А какая прежде была торговля на этой площади! Торговые караваны часто заходили сюда, и тогда здесь начиналось настоящее веселье. Крутились карусели, качели взлетали выше крыш, за ними развевались разноцветные ленты, а пьяные гаеры потешали народ своими пошлыми шутками и не менее пошлыми кривляньями.

Торговля шла такая, что любо-дорого было посмотреть!
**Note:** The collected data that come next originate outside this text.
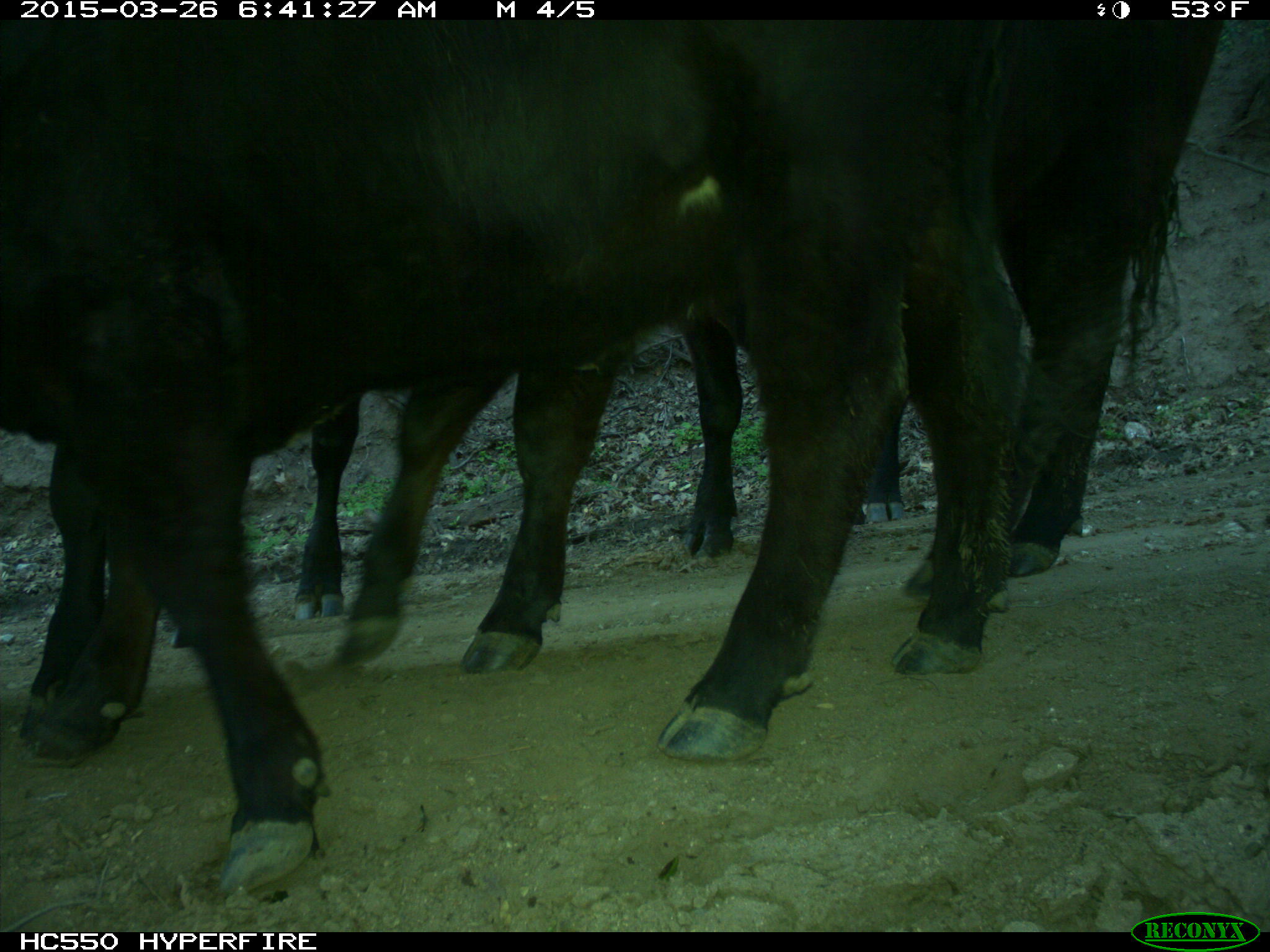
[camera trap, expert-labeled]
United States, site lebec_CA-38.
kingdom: Animalia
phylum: Chordata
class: Mammalia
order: Artiodactyla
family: Bovidae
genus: Bos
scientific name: Bos taurus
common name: domestic cow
Bos taurus (domestic cow).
Торговцы продавали здесь то, что привезли из далеких земель, а скупали в огромном количестве вяленую и копченую рыбу, солонину всякую, которой Гатла славилась со стародавних времен, муку из местной твердой пшеницы и еще живую птицу, необычную породу которой вывели именно здесь, в Гатле-на-Вете…

А после того, как мир раскололся, реки Веты здесь не стало — потек вместо нее в стороне какой-то мутный поток, заполненный трупами неизвестных монстров. И рыбы не стало, а караваны с каруселями и гаерами сюда уже не сворачивали…

Дикарь, Ластер и Сита шли пешком, фургон с привязанными позади лошадьми громыхал за их спинами. Дикарь знал, куда следует идти — раньше он не раз бывал в городском совете, где заверял свои подорожные. Заходить в дом суда ему не доводилось, но зато мимо него он проходил тоже частенько. И даже видел, как в клетке рядом со зданием сидят заключенные, дожидающиеся приговора.

Вспомнив об этом, он вдруг подумал, что его Лата еще совсем недавно тоже сидела в этой клетке в ожидании казни, и в груди у него задавило от жалости, нежности и злости одновременно. Желание отомстить захлестнуло его, но он пока не знал кому именно следует мстить. Судьям — за то, что делали свою работу? Это глупо и несправедливо. Суд для того и нужен, чтобы вершить правосудие на основании предъявленных доказательств.

Он когда-то с сам служил в охране суда в городе Берте, что на реке Круглокаменная, не понаслышке знал о работе судей и прекрасно понимал, что решения суда не бывают правильными или неправильными, добрыми или злыми, хорошими или плохими. Они либо соответствуют закону, либо нет. А все остальное — лишь эмоции и философия. Нельзя обвинять судью, если его решение соответствуют букве закона…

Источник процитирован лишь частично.